Uma resposta redutora é que essas disjunções abertas, no entanto, constituem leis e explicações genuínas, mesmo que elas não satisfaçam certos requisitos subjetivos. Se apenas fôssemos capazes de receber mais informações de uma vez, não teríamos qualquer problema em relação às “leis” disjuntivas abertas como leis genuínas (Jaworski 2002). Que as pessoas não encontrem leis satisfatórias quando elas contêm disjunções abertas pode simplesmente mostrar uma falha de nossa parte, ao invés de uma falha das supostas leis. Este argumento padrão para materialismo não redutor parece depender de uma certa prescrição formal para leis e explicações – que elas não podem conter propriedades disjuntivas, ou pelo menos não propriedades disjuntivas de forma selvagem.

Mas mesmo se o argumento formal falhar, a realização múltipla ainda pode sustentar um componente importante do materialismo não redutor. Em geral, se uma propriedade é ou não realizável pode indicar o nível no qual ela deve ser classificada. O saca-rolhas do tipo é uma espécie de coisa de aço? Não, pois também tem uma possível realização de alumínio. O tipo que acredita que os gatos estão próximos é um tipo de coisa neural? Se os estados mentais também são perceptíveis em silício, então não. A realização múltipla pode então fornecer a chave para impedir a classificação dos estados mentais como essencialmente neurais, ou como essencialmente classificados em algum nível inferior ainda.
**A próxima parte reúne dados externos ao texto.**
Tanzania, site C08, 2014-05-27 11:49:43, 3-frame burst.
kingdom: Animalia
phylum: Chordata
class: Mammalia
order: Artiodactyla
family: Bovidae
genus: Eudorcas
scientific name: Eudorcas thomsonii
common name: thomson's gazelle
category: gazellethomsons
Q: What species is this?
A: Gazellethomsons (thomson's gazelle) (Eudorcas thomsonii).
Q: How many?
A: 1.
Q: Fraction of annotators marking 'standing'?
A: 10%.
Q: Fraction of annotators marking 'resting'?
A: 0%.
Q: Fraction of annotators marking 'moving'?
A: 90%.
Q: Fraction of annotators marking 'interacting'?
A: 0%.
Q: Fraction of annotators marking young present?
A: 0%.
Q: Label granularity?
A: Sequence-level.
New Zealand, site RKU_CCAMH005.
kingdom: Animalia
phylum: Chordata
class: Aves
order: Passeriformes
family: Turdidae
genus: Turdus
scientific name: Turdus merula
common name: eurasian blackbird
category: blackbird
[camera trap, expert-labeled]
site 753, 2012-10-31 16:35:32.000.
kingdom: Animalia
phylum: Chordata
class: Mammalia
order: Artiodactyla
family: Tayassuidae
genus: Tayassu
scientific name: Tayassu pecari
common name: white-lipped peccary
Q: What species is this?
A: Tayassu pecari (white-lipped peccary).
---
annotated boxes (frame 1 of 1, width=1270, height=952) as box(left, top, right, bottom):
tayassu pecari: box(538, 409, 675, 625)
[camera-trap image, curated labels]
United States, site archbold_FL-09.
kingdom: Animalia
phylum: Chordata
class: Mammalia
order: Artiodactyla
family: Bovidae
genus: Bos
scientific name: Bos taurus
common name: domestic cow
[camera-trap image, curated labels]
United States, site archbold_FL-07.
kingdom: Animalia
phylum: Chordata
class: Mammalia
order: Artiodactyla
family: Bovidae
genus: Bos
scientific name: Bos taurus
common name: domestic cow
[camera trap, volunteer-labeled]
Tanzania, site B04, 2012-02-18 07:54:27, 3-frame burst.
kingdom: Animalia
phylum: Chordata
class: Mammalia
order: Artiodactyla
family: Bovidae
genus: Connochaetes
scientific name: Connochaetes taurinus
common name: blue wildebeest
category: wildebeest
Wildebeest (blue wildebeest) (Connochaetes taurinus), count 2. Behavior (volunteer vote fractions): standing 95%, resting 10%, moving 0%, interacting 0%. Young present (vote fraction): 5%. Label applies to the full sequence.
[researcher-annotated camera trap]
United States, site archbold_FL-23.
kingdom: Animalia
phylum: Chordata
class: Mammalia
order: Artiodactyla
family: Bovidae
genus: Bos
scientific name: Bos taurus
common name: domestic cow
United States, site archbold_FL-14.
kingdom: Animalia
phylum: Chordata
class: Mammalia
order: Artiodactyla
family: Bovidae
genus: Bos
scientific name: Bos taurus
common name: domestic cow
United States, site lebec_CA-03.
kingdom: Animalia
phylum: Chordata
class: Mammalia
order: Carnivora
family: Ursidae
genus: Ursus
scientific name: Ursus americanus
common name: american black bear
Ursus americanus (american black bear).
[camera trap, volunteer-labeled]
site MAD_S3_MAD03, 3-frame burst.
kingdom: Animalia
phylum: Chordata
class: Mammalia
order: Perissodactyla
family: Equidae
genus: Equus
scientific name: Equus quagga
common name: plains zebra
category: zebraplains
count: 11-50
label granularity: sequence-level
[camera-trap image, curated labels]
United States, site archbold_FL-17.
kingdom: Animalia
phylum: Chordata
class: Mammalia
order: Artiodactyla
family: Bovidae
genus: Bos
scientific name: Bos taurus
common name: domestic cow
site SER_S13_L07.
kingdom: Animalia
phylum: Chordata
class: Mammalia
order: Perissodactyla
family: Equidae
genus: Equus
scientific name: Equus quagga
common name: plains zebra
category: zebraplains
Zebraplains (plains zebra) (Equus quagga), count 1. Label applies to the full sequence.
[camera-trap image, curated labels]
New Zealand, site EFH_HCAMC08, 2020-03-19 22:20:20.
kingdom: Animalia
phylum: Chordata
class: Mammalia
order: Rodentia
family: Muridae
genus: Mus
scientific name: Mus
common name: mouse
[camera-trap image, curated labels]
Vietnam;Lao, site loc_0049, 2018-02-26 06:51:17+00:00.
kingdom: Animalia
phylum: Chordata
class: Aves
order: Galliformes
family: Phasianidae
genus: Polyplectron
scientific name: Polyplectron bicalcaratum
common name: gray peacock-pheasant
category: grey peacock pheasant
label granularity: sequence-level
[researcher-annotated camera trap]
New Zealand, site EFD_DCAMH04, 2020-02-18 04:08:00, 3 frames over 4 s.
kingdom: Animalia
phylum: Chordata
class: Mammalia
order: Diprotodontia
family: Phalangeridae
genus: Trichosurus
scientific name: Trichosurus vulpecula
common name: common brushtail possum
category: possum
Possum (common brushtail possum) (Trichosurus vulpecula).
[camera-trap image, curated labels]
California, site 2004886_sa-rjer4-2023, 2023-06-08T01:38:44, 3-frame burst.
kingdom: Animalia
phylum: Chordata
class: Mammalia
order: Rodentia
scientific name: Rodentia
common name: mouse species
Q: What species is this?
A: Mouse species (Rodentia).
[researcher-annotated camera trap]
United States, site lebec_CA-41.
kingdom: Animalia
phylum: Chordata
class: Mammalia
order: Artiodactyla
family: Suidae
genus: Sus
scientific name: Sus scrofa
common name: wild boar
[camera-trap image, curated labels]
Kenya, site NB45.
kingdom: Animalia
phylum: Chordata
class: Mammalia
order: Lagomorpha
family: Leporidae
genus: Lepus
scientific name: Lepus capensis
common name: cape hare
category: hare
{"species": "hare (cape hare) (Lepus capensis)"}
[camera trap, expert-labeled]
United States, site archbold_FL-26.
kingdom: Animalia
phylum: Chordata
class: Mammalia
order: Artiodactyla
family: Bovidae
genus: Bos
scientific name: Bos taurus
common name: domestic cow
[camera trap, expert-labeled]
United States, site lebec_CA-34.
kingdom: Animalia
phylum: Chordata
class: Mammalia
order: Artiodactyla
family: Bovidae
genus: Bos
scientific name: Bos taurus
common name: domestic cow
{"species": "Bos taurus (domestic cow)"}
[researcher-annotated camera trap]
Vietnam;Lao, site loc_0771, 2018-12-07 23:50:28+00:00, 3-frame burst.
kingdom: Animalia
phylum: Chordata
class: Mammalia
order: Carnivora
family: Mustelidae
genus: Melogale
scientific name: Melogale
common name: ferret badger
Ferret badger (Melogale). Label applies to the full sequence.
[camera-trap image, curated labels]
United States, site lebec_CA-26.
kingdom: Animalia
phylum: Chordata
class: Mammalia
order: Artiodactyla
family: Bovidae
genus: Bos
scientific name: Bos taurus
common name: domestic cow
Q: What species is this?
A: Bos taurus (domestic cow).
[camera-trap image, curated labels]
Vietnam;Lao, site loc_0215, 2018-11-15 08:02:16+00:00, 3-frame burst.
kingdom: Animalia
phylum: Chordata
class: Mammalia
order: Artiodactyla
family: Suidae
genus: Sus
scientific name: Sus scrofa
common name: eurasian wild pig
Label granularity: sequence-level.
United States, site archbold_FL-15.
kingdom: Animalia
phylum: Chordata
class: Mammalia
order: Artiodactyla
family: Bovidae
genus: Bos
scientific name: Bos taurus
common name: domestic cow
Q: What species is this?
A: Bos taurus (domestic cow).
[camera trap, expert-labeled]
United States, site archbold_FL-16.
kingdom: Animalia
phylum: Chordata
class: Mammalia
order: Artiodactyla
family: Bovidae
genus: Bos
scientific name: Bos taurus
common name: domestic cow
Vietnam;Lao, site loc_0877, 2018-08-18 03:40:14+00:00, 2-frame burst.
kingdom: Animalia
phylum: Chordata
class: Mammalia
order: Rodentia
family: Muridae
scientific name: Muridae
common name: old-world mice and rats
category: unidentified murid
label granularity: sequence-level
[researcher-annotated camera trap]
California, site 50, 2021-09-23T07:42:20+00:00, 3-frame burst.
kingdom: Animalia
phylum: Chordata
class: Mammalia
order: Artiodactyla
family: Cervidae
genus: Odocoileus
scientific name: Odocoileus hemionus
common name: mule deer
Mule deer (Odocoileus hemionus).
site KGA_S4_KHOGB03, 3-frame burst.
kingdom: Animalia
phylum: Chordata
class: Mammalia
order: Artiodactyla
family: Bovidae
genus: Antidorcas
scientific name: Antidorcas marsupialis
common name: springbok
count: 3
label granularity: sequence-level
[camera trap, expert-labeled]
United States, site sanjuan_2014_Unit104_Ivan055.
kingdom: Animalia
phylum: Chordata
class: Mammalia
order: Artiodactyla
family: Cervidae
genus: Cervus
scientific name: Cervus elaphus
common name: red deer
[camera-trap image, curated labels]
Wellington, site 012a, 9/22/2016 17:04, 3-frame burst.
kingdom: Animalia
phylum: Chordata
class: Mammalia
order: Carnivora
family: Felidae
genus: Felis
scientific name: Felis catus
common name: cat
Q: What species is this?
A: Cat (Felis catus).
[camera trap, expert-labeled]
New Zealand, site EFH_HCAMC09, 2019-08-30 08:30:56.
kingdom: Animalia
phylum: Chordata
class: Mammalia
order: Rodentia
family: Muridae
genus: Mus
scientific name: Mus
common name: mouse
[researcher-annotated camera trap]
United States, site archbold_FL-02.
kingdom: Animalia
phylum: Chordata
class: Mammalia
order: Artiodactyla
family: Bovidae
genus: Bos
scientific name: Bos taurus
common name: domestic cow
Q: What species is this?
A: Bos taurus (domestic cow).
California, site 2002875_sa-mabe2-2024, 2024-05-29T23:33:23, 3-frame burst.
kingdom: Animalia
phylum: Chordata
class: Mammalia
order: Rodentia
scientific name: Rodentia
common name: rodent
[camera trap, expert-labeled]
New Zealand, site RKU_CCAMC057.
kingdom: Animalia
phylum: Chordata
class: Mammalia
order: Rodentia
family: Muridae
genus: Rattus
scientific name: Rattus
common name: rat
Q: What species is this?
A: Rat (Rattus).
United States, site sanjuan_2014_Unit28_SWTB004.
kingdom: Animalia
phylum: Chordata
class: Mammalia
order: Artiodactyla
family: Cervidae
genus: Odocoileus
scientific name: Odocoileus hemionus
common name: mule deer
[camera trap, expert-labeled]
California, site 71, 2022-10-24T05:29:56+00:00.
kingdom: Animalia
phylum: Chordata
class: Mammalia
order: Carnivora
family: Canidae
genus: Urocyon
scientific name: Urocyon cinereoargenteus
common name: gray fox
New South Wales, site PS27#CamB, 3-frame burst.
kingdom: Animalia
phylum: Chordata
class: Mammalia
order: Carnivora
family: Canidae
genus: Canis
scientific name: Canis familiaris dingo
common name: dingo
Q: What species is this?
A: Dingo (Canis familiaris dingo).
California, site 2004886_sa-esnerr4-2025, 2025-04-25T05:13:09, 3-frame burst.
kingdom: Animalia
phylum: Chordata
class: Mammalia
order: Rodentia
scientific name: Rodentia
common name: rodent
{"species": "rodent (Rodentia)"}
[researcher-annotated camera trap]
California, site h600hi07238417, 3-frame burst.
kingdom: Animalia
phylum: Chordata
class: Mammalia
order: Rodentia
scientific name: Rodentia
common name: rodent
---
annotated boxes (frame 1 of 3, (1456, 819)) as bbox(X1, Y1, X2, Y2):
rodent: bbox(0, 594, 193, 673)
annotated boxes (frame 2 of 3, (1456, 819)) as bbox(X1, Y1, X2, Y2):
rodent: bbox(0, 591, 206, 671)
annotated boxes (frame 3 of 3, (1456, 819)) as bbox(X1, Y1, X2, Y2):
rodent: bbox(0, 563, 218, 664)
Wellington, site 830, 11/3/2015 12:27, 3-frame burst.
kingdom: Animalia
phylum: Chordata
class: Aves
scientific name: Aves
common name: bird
Kim argumenta que a realização múltipla pode falhar em minar o reducionismo por uma razão diferente. Ele argumenta que uma propriedade de nível superior é precisamente tão projectável como a disjunção que expressa o seu carácter multiplicador realizável a um nível mais básico, e assim uma generalização envolvendo tais propriedades disjuntivas é tão legal como a generalização de nível superior que se pretendia reduzir (Kim 1992). A razão é que um bem de nível superior é nominativamente equivalente a um bem disjuntivo deste tipo. A equivalência económica pode ser definida desta forma: os bens F e G são nominativamente equivalentes se forem coextensivos em todos os mundos possíveis compatíveis com as leis da natureza. Se Kim estiver certo, então o argumento formal de Fodor não parece ser sólido, pois baseia-se na possibilidade de as generalizações que envolvem um bem de nível superior serem legais, ao passo que as que envolvem o bem disjuntivo correspondente não o são. Mas, além disso, Kim argumenta que os bens de carácter disjuntivo não são projectáveis, pelo que os bens de nível superior que são nominativamente equivalentes a esses bens também não são projectáveis. Como resultado, tais propriedades de nível superior não podem figurar em leis, e não são genuinamente científicas.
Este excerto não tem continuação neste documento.